(Task requirements):
1) Answer these questions using the post below that warns about the Down syndrome foundation:
(a) How many mutual friends did the writer share with Fred Wesley Capel?
(b) Which group did the writer spend a day in D.C. with?
(c) According to Capel, who was donating $3 each time someone joined the cause?
2) Write out the part of the warning post below from "3. Who is donating" up to and including "again, he wouldn’t tell me.".
3) Extend the post below that warns about the Down syndrome foundation, picking up right after its last sentence.

Down syndrome

Warning: Foundation for Children with Down Syndrome

A few weeks back I accepted a friend request from Fred Wesley Capel. His photos showed himself with a child with Down syndrome. We had 30 mutual friends. I figured that he was “safe.” Then I got a message that said (with all of this, I copied and pasted directly, leaving all spelling and grammatical errors):

“Hi thank for being friends, we are asking everyone to ask their friends and family members as well as yourself, to join the Foundation for children with down syndrome, eachtime someone joins, the Foundation will recieve a $3.00 dollar donation. This will help us raise money to build charter schools for children with disability’s across the U.S.A.Thank you for your support together we will win and change the system for all children with disability’s in this country!
Fred W. Capel/Founder/c.e.o. Foundation for children with down syndrome www.causes.com/causes/14110
P. S. You have 979 friends if you get all of them to join the foundation we would raise 2,937 dollars and one day soon we could be building a charter school in your area for your child to attend!”

I ignored it. The grammatical errors were enough for me to question the foundation. But this guy wouldn’t quit. He posted this on my wall: 

“We are asking everyone to please ask your friends and family members as well as your self to join the Foundation for children with down syndrome, we are asking everyone to do this for two reason’s, first eachtime someone joins, the Foundation will recieve a $3.00 dollar donation. This will help us raise money to build charter schools for all children with disability’s across the globe. The 2nd reason is also very important to all of us, In the fall i’ll have the chance to go In front of the U.S.A. Congress to have Dialogue about why change’s are needed for all children with disability’s, that the system needs to be better, and that parent need to have a choice on where they can send their children to school, So we all know that this is an election year,and washington only looks at orgs. who have people In large numbers so this Is a great chance to show them the we are organized and have people In large numbers in other words we are giving all children with disability’s our voice and support! If any one would like to give me some input on what you would like to see change feel free to contact me with your information.”

I had seen him post the same thing on several other friends’ walls. Wanting to learn more, I asked him some very basic questions.

1. Are you a tax exempt charity? Do you have records as to where the money your foundation raises is spent?
2. When are you going to congres? Who do you have scheduled meetings with? Is there certain legislation you are trying to get passed, and if so, which ones?
3. Who is donating the $3 each time someone joins your cause, and do you have an outline as to where that money is going to be spent?

He immediately got combative. RED FLAG.  He would not answer my question about whether or not he was considered a charity. Then he said they were trying to raise money to rebuild a school in Joplin that was ruined by the tornadoes.  I asked him which school, and again, he wouldn’t tell me.

When asked when he was going to congress, he wouldn’t tell me. This conversation went on the week after I had spent an entire day in D.C. with the National Down Syndrome Congress shuttling between my Senate and House representatives’ offices begging for legislation that helps people with disabilities to be passed. I told him this and asked why he hadn’t sought the support of bigger organizations to meet his goal- like the NDSC or the National Down Syndrome Society. This only angered him further. 

He said that local businesses are donating $3 each time someone joins the cause, but he wouldn’t tell me which ones. He wouldn’t give me any sort of outline as to how the money would be spent. He eventually just deleted the entire post.

A friend of mine did some digging (thank you Amy!) and found that Guidestar had a 2008 990 posted and then the following message: “This organization’s exempt status was automatically revoked by the IRS for failure to file a Form 990, 990-EZ, 990-N, or 990-PF for 3 consecutive years. Further investigation and due diligence are warranted.”

(Records from a data source)
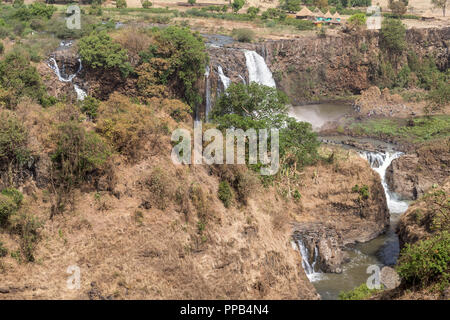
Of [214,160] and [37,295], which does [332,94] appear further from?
[37,295]

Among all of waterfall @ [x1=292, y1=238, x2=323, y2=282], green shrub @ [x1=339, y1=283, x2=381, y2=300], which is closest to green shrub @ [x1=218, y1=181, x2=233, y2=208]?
waterfall @ [x1=292, y1=238, x2=323, y2=282]

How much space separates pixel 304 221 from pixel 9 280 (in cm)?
1636

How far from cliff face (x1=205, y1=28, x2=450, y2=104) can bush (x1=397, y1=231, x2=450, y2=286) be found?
38.2 m

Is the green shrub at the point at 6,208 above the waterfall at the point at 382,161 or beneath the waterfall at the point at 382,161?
above

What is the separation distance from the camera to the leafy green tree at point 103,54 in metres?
41.6

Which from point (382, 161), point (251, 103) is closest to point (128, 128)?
point (251, 103)

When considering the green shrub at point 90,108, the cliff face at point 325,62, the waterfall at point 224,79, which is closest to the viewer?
the green shrub at point 90,108

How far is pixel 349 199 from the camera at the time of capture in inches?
1377

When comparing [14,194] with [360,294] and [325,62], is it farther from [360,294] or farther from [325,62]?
[325,62]

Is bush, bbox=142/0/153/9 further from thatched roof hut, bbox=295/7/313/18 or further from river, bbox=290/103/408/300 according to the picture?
river, bbox=290/103/408/300

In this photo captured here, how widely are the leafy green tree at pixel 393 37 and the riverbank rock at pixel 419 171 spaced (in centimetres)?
2621

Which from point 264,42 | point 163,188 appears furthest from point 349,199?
point 264,42

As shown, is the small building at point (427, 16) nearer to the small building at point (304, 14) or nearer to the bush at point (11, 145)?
the small building at point (304, 14)

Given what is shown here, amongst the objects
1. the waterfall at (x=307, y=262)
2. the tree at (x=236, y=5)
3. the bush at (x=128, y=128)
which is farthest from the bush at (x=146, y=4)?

(Exercise results):
1)
(a) 30
(b) The National Down Syndrome Congress
(c) Local businesses

2)
3. Who is donating the $3 each time someone joins your cause, and do you have an outline as to where that money is going to be spent?

He immediately got combative. RED FLAG.  He would not answer my question about whether or not he was considered a charity. Then he said they were trying to raise money to rebuild a school in Joplin that was ruined by the tornadoes.  I asked him which school, and again, he wouldn’t tell me.

3)
 And an exhaustive search for anything they are doing in Joplin came up empty. In fact, a quick Google search shows that the schools have received money from the Department of Education and the United Arab Emirates as well as an 89 million dollar insurance settlement.

 None of my contacts in D.C. (I really do have contacts now on Capital Hill! They’re interns, but they’re contacts, dammit) have heard a thing about him. There are no scheduled meetings with him anywhere in DC that I could find. 

I don’t understand anything that he’s talking about with school choice for children with Down syndrome. That is all covered in the Individuals with Disabilities Act. If your child’s school can’t provide an appropriate setting for your child in the least restrictive environment, you have every right to pursue having the child moved to a school that can offer those things at the school’s expense. I know this because I’ve done it myself with my son with autism. I’m not saying it’s easy, I’m just saying it’s available and already in the laws that are on the books.

When any group asks for money they need to have a clear statement of purpose. They need to have proof as to where the money is going. They should be excited to share these things with you and not offended that you ask. For me, I choose to support causes on the community level. It’s so much easier to know the organization personally, to spend time with them and best of all, to see the impact the organization is making.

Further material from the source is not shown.